Production bases in Yancheng, Baotou, Baicheng and Jiuquan are also affected. Sinovel insiders believe more staff will be affected before the year-end.
Sinovel defended the move, stating the company's business operations had been affected by the sluggish economy and stringent government policies reducing wind power expansion. But staff have reacted angrily. On the morning of 27 November, over 40 R&D staff members protested in front of the headquarters with a banner proclaiming the company was making "job cuts in a disguised form".
Staff said that they were unable to survive on CNY 1,000 a month in Beijing. By reducing their wages so low, they said Sinovel was compelling them to resign and thus save compensation payments.
Wei Wenyuan, Sinovel's president, responded: "Sinovel had CNY 8.5 billion ($1.35 billion) worth of goods in stock on 30 September. The gross product margin is very low, and the operating receipts are not enough to pay wages." A company spokesman said that the workers' situation is still being resolved.
Shen Hongwen of CI Consulting, an industry researcher in China, said the Chinese wind power industry is in a stage of structural adjustment. Sinovel has had to slow growth and slash turbine production to reduce its management expenses.
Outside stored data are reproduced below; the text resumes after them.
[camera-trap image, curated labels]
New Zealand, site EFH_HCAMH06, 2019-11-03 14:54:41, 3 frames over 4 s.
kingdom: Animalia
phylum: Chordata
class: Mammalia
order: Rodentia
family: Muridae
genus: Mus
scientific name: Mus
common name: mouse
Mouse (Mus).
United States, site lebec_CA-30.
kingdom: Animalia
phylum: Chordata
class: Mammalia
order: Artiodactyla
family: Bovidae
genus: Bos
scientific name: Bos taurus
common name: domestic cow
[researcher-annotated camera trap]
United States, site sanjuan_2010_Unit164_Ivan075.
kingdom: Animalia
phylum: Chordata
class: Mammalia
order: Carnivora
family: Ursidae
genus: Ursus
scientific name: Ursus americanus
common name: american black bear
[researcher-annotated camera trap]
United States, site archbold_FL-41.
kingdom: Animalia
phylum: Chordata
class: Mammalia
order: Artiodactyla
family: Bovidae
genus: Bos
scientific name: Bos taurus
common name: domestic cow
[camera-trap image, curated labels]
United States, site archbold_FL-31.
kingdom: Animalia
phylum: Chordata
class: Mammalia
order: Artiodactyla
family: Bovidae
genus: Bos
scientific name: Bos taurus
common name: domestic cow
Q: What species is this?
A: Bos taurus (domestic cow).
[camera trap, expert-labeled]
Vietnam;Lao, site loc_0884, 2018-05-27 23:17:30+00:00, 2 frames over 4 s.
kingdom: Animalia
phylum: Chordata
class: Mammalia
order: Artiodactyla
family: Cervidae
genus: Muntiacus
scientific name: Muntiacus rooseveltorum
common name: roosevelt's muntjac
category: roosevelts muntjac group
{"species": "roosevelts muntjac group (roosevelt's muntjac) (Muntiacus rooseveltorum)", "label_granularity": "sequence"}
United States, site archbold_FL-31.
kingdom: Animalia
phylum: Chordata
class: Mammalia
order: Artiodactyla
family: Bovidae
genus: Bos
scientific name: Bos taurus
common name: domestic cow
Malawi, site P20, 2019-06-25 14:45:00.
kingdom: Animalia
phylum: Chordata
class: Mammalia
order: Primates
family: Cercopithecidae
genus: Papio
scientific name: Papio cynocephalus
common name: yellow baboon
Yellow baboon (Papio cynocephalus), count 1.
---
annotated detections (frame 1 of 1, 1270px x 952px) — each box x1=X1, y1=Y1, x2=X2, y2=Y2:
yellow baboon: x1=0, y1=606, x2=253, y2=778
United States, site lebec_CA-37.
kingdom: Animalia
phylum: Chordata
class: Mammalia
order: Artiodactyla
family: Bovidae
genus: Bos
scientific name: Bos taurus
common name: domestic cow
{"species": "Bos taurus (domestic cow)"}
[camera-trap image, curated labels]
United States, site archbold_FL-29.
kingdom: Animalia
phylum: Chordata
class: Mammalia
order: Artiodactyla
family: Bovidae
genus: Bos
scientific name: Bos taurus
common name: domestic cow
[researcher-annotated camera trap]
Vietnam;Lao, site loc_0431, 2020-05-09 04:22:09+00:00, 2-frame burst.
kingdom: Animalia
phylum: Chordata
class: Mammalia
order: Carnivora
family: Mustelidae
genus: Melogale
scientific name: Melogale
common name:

But industry insiders doubt whether the "paid vacation" will solve the company's problems. It is estimated that the move will save Sinovel CNY 10 million ($1.6 million), but this is a drop in the ocean in comparison to the manufacturer's outgoings.
Sources close to Sinovel said that executives, in expectation that China's wind boom would continue indefinitely, purchased enough raw material to produce 4GW of turbines annually. But in 2012, Sinovel is only expected to have consumed enough material to produce less than 1GW.
Like many Chinese manufacturers, Sinovel has been struggling with the new market conditions. In Q3 2012 it had losses of CNY 280 million ($45 million). In the first three quarters of 2012, it raised only CNY 570 million ($91.5 million) funds, but paid out CNY 3.1 billion ($497 million) cash for debts.
Despite the slower economy, Sinovel's previous over-expansion is at the root of its problems, said Shen. As disclosed in the company's 2011 annual report, Sinovel invested in the construction of new wholly-funded subsidiaries in Yunnan, Jiangxi, Guizhou and Jiangsu provinces, in an effort to cover the main wind power markets in the country.
Industry insiders believe Sinovel's problem is the tip of the iceberg for the Chinese wind industry. In the past, the priority for wind companies was to improve and expand turbine manufacturing. Now, the bottleneck rests with the grid and the electricity market, leading in turn to curtailment of new wind farm expansion, surplus turbine production capacity and overstaffing. This problem is likely to be faced by companies other than Sinovel.